Sally sorriu. Ela podia lembrar-se da Sra. Denning de dezenove anos atrás, sentada à sua escrivaninha na sala de aula vazia durante o recreio do almoço, estranhamente agradável.

Sally, ainda a arrogante magrela de rosto de pedra, havia-se detido no lado de fora da classe a fim de fortalecer bem os nervos antes de entrar. Quando a Sra. Denning sorriu e ofereceu-lhe uma cadeira, ela ficou muito surpresa e um tanto desconfiada.

— Como já deve ter percebido — disse a professora — não denunciei aquela confrontação que tivemos há algumas semanas.

Sally nada disse. Estava ali porque a Sra. Denning havia-lhe pedido que viesse; que a Sra. Denning sustentasse a conversa.

A professora descansou os cotovelos sobre a escrivaninha e cruzou as mãos logo abaixo do queixo.
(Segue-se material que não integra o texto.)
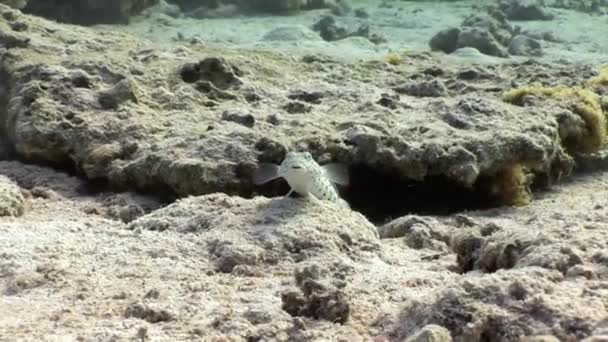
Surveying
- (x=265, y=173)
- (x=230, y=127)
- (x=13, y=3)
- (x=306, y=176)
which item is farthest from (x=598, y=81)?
(x=13, y=3)

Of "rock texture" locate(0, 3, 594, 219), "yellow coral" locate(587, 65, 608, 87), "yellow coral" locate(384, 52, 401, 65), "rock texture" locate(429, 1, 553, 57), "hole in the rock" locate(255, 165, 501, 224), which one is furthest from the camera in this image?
"rock texture" locate(429, 1, 553, 57)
— Peço desculpas por ter sido tão rabugenta. Pensei sobre o que disse, e, sim, acho que fui rude com você.

Sally ainda não sentia vontade de falar.

— Está bem.

— Sally, falei com o Sr. Davis, e também com a Sra. Bakker e o Sr. Pangborn, e todos concordamos que você promete muito; venceu alguns verdadeiros obstáculos em sua vida e saiu-se excepcionalmente bem nos aspectos acadêmicos e intelectuais. Agora os outros professores me dizem que você faz perguntas incisivas e examina o material muito mais do que o curso exige.

— Quero que seja acerca de alguma coisa — disse Sally.
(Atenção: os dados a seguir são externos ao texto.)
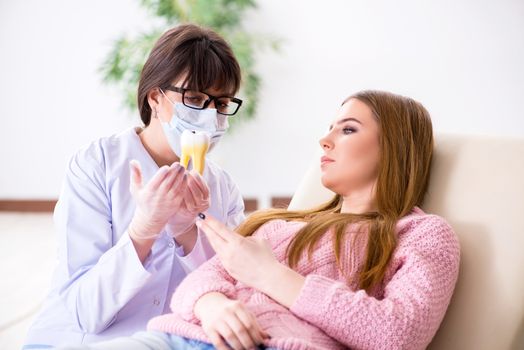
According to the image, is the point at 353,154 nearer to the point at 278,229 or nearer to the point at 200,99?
the point at 278,229

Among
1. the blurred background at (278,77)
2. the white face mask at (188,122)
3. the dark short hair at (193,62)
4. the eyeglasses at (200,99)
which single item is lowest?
the blurred background at (278,77)

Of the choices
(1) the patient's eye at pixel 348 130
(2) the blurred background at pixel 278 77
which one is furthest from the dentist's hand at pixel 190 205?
(2) the blurred background at pixel 278 77

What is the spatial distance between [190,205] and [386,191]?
1.48 ft

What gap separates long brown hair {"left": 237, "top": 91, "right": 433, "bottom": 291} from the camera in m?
1.31

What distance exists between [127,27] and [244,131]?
1.21 meters

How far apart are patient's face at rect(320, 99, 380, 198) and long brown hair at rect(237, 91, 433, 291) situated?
0.02 meters

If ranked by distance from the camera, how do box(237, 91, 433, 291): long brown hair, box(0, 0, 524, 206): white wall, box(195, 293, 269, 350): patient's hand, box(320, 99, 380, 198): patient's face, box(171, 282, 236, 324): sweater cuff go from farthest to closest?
box(0, 0, 524, 206): white wall, box(320, 99, 380, 198): patient's face, box(237, 91, 433, 291): long brown hair, box(171, 282, 236, 324): sweater cuff, box(195, 293, 269, 350): patient's hand

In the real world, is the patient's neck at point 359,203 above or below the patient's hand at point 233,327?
above

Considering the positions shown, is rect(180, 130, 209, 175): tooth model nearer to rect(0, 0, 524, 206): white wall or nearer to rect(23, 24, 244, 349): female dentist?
rect(23, 24, 244, 349): female dentist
A Sra. Denning ficou impressionada e assentiu com a cabeça, sorrindo.

— Sim. O significado por trás de tudo, não é mesmo? Sally não estava disposta a desperdiçar palavras.

— Saí-me excepcionalmente bem. Aprendi. Mantive uma média cons­tante da nota mais alta. Mas se nada mais sou do que um acidente cósmico, então não vejo vantagem alguma em tudo o que fiz, e, para falar a verdade, estou ficando bem entediada com isso.

A Sra. Denning estendeu a mão para apanhar um folheto e entregou-o a Sally.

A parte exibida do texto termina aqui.